TASK REQUIREMENTS
Switch "rocky outcrop" to "stone ridge" throughout the records below and rewrite them with no other changes. Leave the pictures out.

━━━━━━━━━━━━━━━━━━━━

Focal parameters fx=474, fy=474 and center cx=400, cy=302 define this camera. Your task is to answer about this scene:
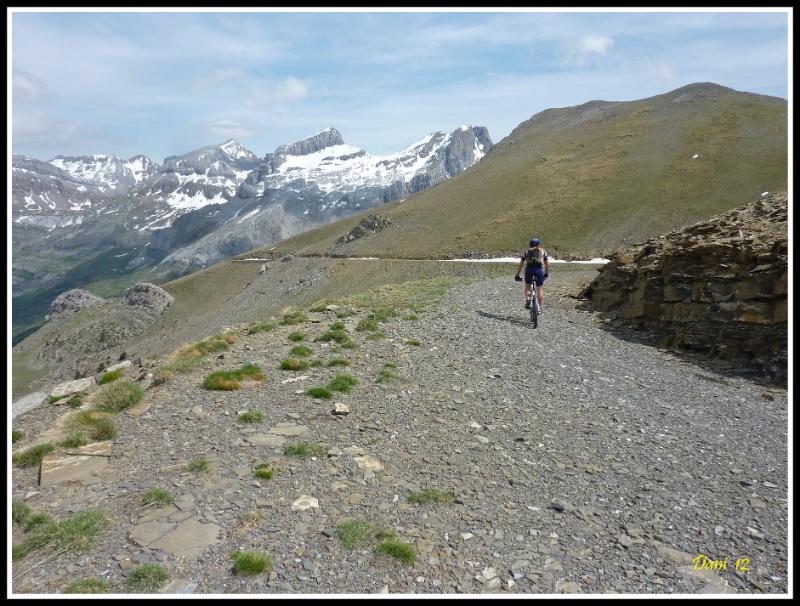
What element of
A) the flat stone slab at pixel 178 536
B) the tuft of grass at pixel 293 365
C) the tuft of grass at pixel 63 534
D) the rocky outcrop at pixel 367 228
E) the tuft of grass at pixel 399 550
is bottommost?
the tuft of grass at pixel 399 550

━━━━━━━━━━━━━━━━━━━━

TASK RESULT
Focal parameters fx=474, fy=474 and center cx=400, cy=302 define this camera. Your task is to answer about this scene:
What element of
A) the flat stone slab at pixel 178 536
B) the tuft of grass at pixel 293 365
C) the tuft of grass at pixel 63 534
D) the stone ridge at pixel 367 228
E) the tuft of grass at pixel 399 550
is bottommost?
the tuft of grass at pixel 399 550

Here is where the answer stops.